A data-driven matching algorithm for ride pooling problem


Sahin A., SEVİM İ., Albey E., GÜLER M. G.

COMPUTERS & OPERATIONS RESEARCH, cilt.140, 2022 (SCI-Expanded) identifier identifier

  • Yayın Türü: Makale / Tam Makale
  • Cilt numarası: 140
  • Basım Tarihi: 2022
  • Doi Numarası: 10.1016/j.cor.2021.105666
  • Dergi Adı: COMPUTERS & OPERATIONS RESEARCH
  • Derginin Tarandığı İndeksler: Science Citation Index Expanded (SCI-EXPANDED), Scopus, PASCAL, ABI/INFORM, Aerospace Database, Applied Science & Technology Source, Business Source Elite, Business Source Premier, Communication Abstracts, Compendex, Computer & Applied Sciences, INSPEC, Metadex, zbMATH, Civil Engineering Abstracts
  • Anahtar Kelimeler: Machine learning, Ride matching, Rank aggregation, Binary programming, Nonlinear bilevel programming, RANK AGGREGATION, OPTIMIZATION, MODELS
  • Yıldız Teknik Üniversitesi Adresli: Evet

Özet

This paper proposes a data-driven matching algorithm for the problem of ride pooling, which is a transportation mode enabling people to share a vehicle for a trip. The problem is considered as a variant of matching problem, since it aims to find a matching between drivers and riders.
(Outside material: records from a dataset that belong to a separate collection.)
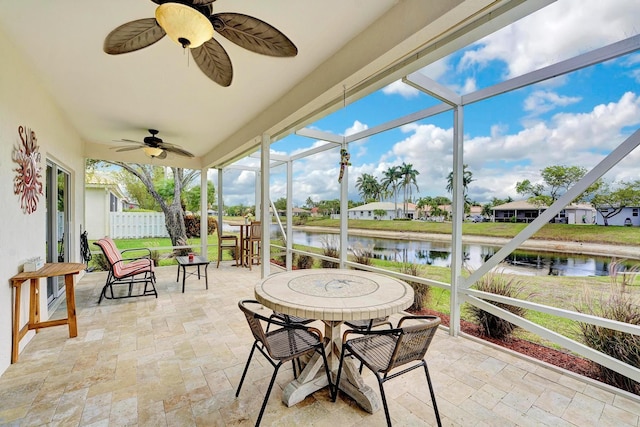 sunroom featuring ceiling fan and a water view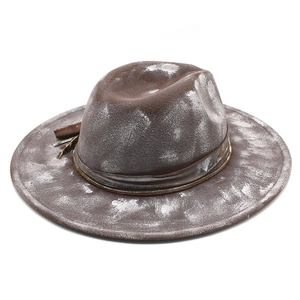 Close-up of distressed wool felt fedora featuring vintage leather band and western details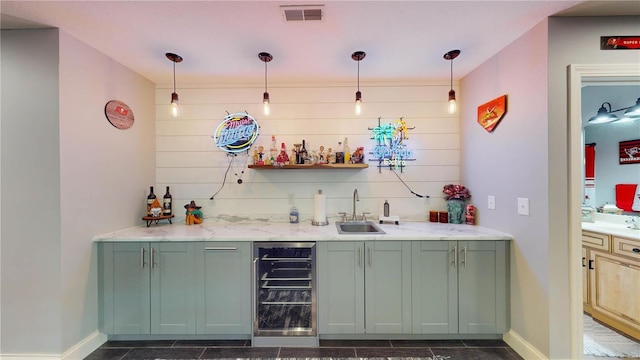 bar featuring decorative light fixtures, sink, beverage cooler, and light stone counters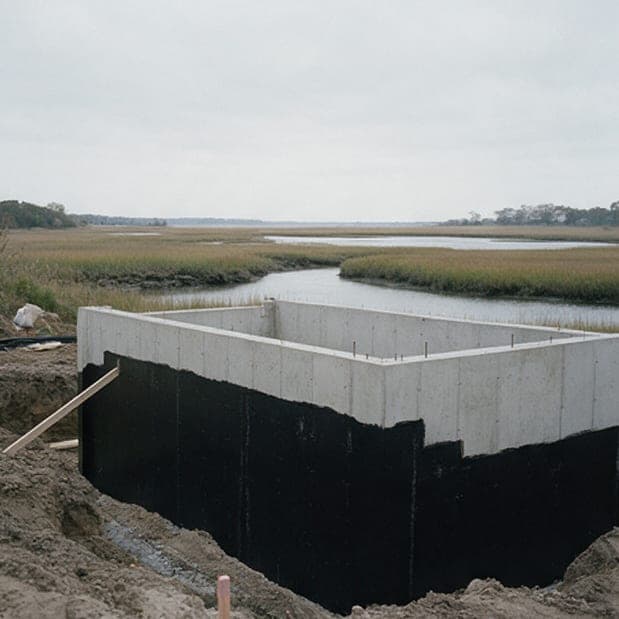 Creek House, week 11: foundation walls waterproofed below grade.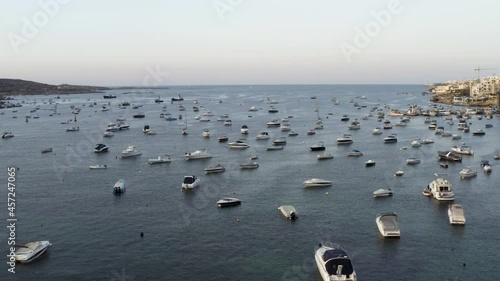 Aerial shot flying over hundreds of anchored yachts in a sea bay,Malta.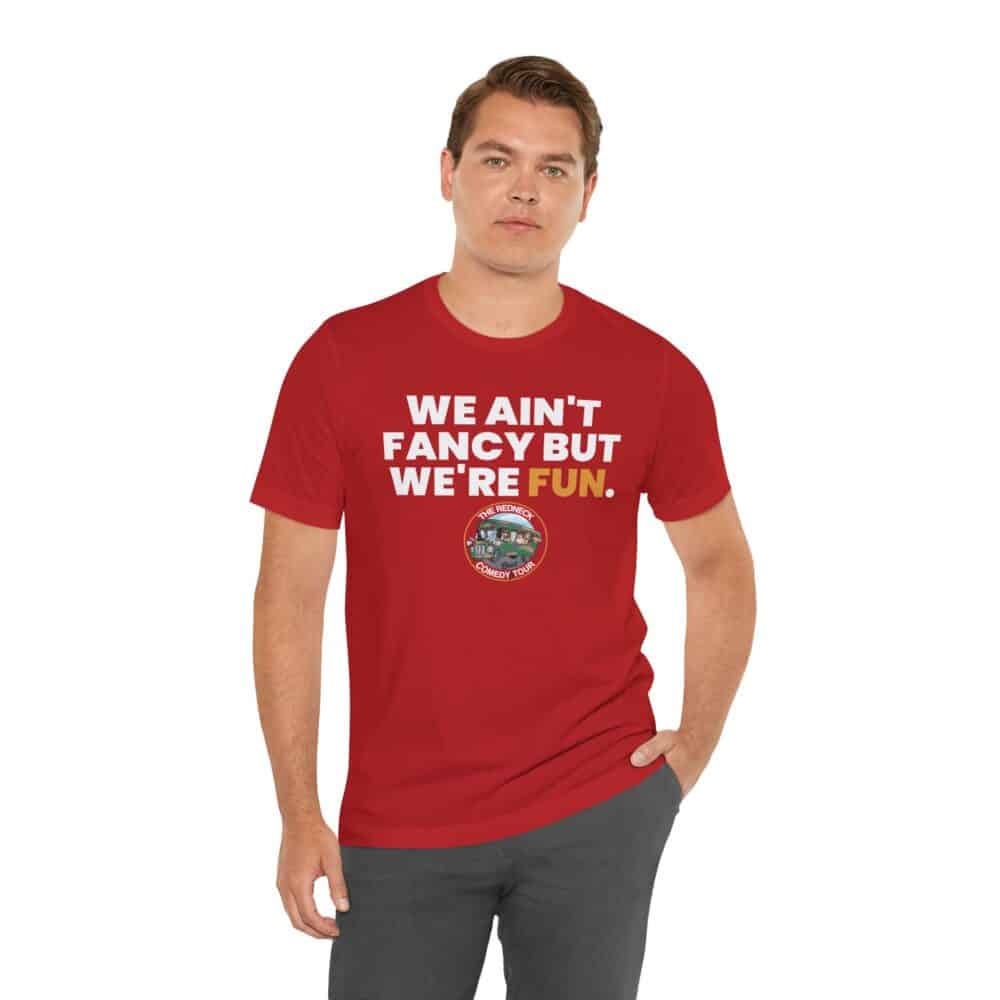 A man wears the "We Ain't Fancy Tshirt," a red shirt with white text reading "WE AIN'T FANCY BUT WE'RE FUN." and a small circular graphic below.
Proposed algorithm is a machine learning algorithm based on rank aggregation idea, where every feature in a multi-feature dataset provides a ranking of candidate drivers and weight for each feature is learned from past data through an optimization model. Once weight learning and candidate ranking problems are considered simultaneously, resulting optimization model becomes a nonlinear bilevel optimization model, which is reformulated as a single level mixed-integer nonlinear optimization model. To demonstrate the performance of the proposed algorithm, a real-life dataset from a mobile application of a ride pooling start-up company is used and company's current approach is considered as benchmark. Results reveal that proposed algorithm correctly predicts the first choice of riders 17% to 28% better compared to the benchmark in different scenarios. Similarly, proposed algorithm offers recommendation lists in which the preferred driver is ranked 0.38 to 1.12 person closer (to the rider's actual choice) compared to the benchmark.